Claim Atheists are sexist.
Fact Atheist activist organizations tend to have more men than women in them, but it’s a chicken or egg problem. Many mainstream magazines aimed at women, like Ms. magazine, like to portray atheism as sexist, which discourages women who otherwise identify as atheist from coming out of the closet.
Commentary Given a world in which Orthodox Jews spit on, beat, and/or arrest women who want to worship at the Wailing Wall, Muslim countries in which honor killing is seen as acceptable, Hindo countries where women can be burned alive in "cooking accidents" if they displease their husbands, Catholic leaders who say that allowing women into the clergy is as immoral as child rape, and Baptists who say that the role of the woman is to submit gracefully to the divine authority of her husband, the claim that atheists are sexist is a bit…odd. There are misogynist atheists, to be sure, just like there are misogynist believers; the difference is that I have never seen a misogynist atheist who tries to set up organized systems that tell other people THEY should be misogynist, too!

Claim Atheists think that life has no meaning.
Fact Many atheists think that life has the meaning we give it, not the meaning that is imposed on us by a divinity.
Commentary "We exist to worship a divinity" is not, in my opinion much of a meaning, really.

Claim Atheists think that there is nothing beyond human understanding.
Fact There are many things that are still not understood. That’s why scientists still have jobs, and haven’t all packed up and gone home.
Commentary Many people feel a need to believe in something greater than human understanding; it’s part of the drive toward everything from religious belief to belief in ghosts to belief in UFOs and alien abductions. The natural world is absolutely filled with beauty and wonder that’s way beyond simple human stories about Sasquatch or space aliens, but I think that many people don’t see that…which is a damn shame.
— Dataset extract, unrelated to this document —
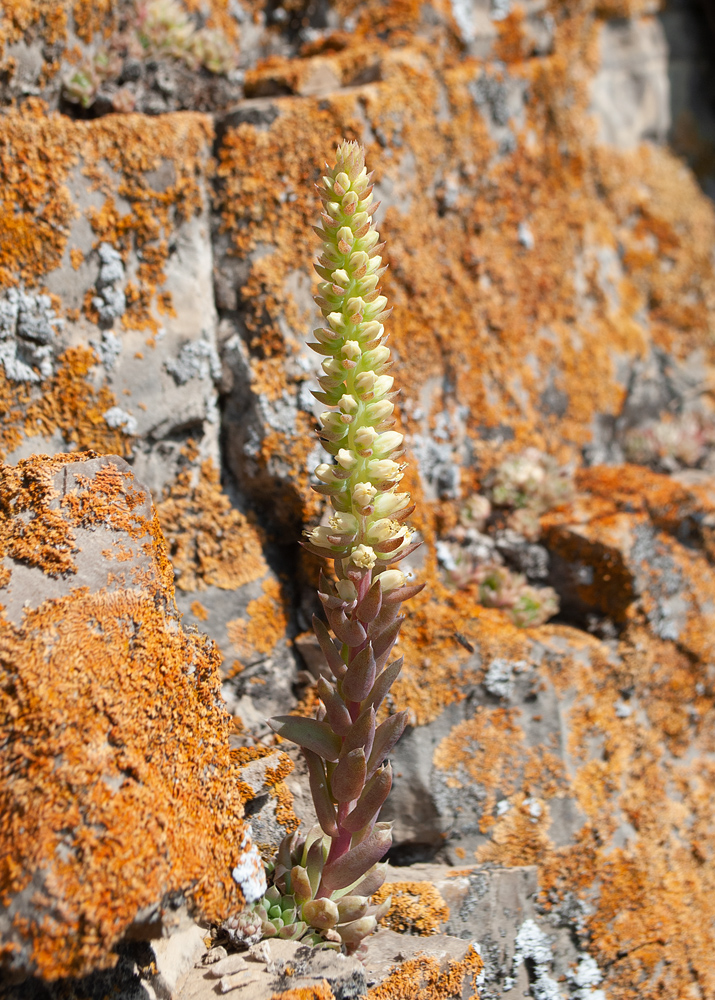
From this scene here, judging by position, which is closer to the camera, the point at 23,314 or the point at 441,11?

Claim Atheists are selfish.
Fact There is a strong correlation between secularism in a country and care for the poor. Secular Western nations like Sweden and the Netherlands consistently have better social programs, greater peace and stability, and a smaller division between the rich and poor as more religious nations. (Note, however, this assumes a nation that is secular because its citizens freely choose to be so, not a totalitarian nation whose dictators force atheism on people. Totalitarian nations tend not to be stable, peaceful, or prosperous, regardless of whether the dictators are religious theocrats or atheists.)
Commentary Many religious people claim that without a belief in a god or gods, there is no reason for altruism. Leaving aside the fact that all cooperative societies benefit from altruism, when we look in the United States we see that many secular charities exist, and that the largest donors to charity, men like Warren Buffett, tend to be non-religious. Also, religious charities often tend to use donated money for the promotion of religious values not necessarily directly connected to charity; the Salvation Army uses money to promote ideas opposing homosexuality, and the Mormon church has spent millions on TV ads against gay marriage, which is millions of dollars they do not have for charitable endeavors.
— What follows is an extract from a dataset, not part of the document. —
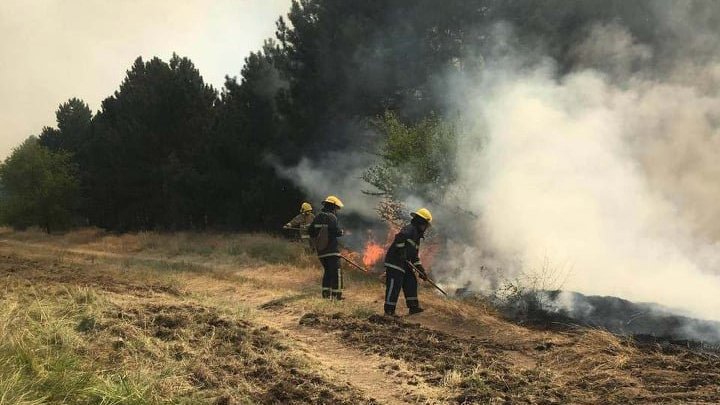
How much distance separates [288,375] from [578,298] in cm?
538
Claim Atheists don’t recognize the good that religion does.
Fact On the contrary–atheists simply don’t think that believing in a god or gods is necessary in order to DO the good that religion does.
Commentary Many religious folks credit religion for the good that is done in its name–for example, by saying that the good works of Catholic charities proves the goodness of god and of religion. Theses same folks, though, when asked about the atrocities perpetuated by religion, dismiss religious responsibility, saying things like "Those were just men claiming to do things in the name of religion, but the religion wasn’t responsible for the evil they did." Again, you can’t have it both ways. You can’t credit religion with the good that people do in its name but dismiss the evil that people do in its name; either religion motivates people or it doesn’t.